The difference is that the Dataptr_or_null
method is guaranteed to not allocate
additional R memory. If you already have access to a contiguous chunk of memory,
then return that, otherwise return a null pointer, but this should never allocate.
The Dataptr
method is the big 🔨. Whatever your class has to do,
it must return a pointer to contiguous chunk of memory where the data is. We’ll illustrate
this better in another post, but in short if you already have that contiguous memory,
then return it, if not do whatever it takes, allocate if you have to, but eventually
get me that memory.
Dataptr
is what most ALTREP unaware (e.g. the constructor of Rcpp::NumericVector
or the
mean
function from base R) code will use.
ALTREAL methods
Eventually, methods specific to numeric vectors.
// the element at the index `i`
//
// this does not do bounds checking because that's expensive, so
// the caller must take care of that
static double real_Elt(SEXP vec, R_xlen_t i){
return Get(vec)[i];
}
// Get a pointer to the region of the data starting at index `i`
// of at most `size` elements.
//
// The return values is the number of elements the region truly is so the caller
// must not go beyond
static R_xlen_t Get_region(SEXP vec, R_xlen_t start, R_xlen_t size, double* out){
out = Get(vec).data() + start;
R_xlen_t len = Get(vec).size() - start;
return len > size ? len : size;
}
real_Elt
gives you the element at offset i
of the underlying object, here this
calls the std::vector<double>::operator[]

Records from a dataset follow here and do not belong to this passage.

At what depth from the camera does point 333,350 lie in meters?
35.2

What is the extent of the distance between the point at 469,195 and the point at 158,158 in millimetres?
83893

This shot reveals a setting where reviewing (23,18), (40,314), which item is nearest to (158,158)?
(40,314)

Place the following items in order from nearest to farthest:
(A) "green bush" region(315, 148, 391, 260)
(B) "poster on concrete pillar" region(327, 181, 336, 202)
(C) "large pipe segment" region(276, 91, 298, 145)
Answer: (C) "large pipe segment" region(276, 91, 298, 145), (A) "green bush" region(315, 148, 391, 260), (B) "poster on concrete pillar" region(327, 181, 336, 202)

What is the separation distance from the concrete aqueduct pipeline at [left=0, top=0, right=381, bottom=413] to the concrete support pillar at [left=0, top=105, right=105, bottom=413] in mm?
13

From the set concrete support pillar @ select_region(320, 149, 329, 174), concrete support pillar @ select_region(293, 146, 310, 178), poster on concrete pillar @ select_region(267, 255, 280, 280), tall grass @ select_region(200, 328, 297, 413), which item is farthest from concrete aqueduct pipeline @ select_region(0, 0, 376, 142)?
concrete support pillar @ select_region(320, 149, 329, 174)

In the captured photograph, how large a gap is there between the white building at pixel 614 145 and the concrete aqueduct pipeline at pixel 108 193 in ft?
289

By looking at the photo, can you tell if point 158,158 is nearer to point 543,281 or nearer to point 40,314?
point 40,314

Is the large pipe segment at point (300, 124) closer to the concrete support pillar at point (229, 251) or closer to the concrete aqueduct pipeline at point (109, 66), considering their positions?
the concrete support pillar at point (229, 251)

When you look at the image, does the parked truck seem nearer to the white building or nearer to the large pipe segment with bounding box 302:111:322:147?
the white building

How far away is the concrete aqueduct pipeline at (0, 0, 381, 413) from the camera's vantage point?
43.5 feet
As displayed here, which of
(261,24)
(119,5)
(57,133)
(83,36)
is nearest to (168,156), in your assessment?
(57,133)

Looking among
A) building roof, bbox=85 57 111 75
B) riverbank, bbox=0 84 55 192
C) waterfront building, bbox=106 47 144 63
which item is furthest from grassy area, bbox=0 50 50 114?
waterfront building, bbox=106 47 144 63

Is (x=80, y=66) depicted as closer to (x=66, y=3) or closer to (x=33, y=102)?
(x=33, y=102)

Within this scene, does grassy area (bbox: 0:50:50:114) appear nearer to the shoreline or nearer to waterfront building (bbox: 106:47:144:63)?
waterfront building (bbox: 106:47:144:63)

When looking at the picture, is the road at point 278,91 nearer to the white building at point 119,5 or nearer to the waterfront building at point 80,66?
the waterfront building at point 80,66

but you can imagine situations
where this is implemented differently, e.g. for 1:n
you can imagine this would just
return i+1
without having to rely on anything else.
Get_region
again is a bit more involved, so I’ll skip it too. You can do what I do and guess
what it is supposed to do based on its name. There can be situations where you can have
access to contiguous memory for part of the vector.
What else to read
I’ll write some more about this in another post. In the meantime, here are a few pointers:
- Luke Tierney’s presentation about ALTREP.
- The ALTREP Examples organization on github hosts packages that showcase ALTREP. Most of what I did on altrepisode is inspired from the simplemmap 📦. The mutable 📦 is newer and easier to grasp.
- The altvecR 📦 from Simon Urbanek, which is a toy package that re-routes ALTREP/ALTVEC methods to R functions for experimentation.
- The actual ALTREP code, mainly lives in the altrep.c and Altrep.h files.
- My altrepisode. This contains the
stdvec_double
class described here and another class that I’ll discuss in a follow up post.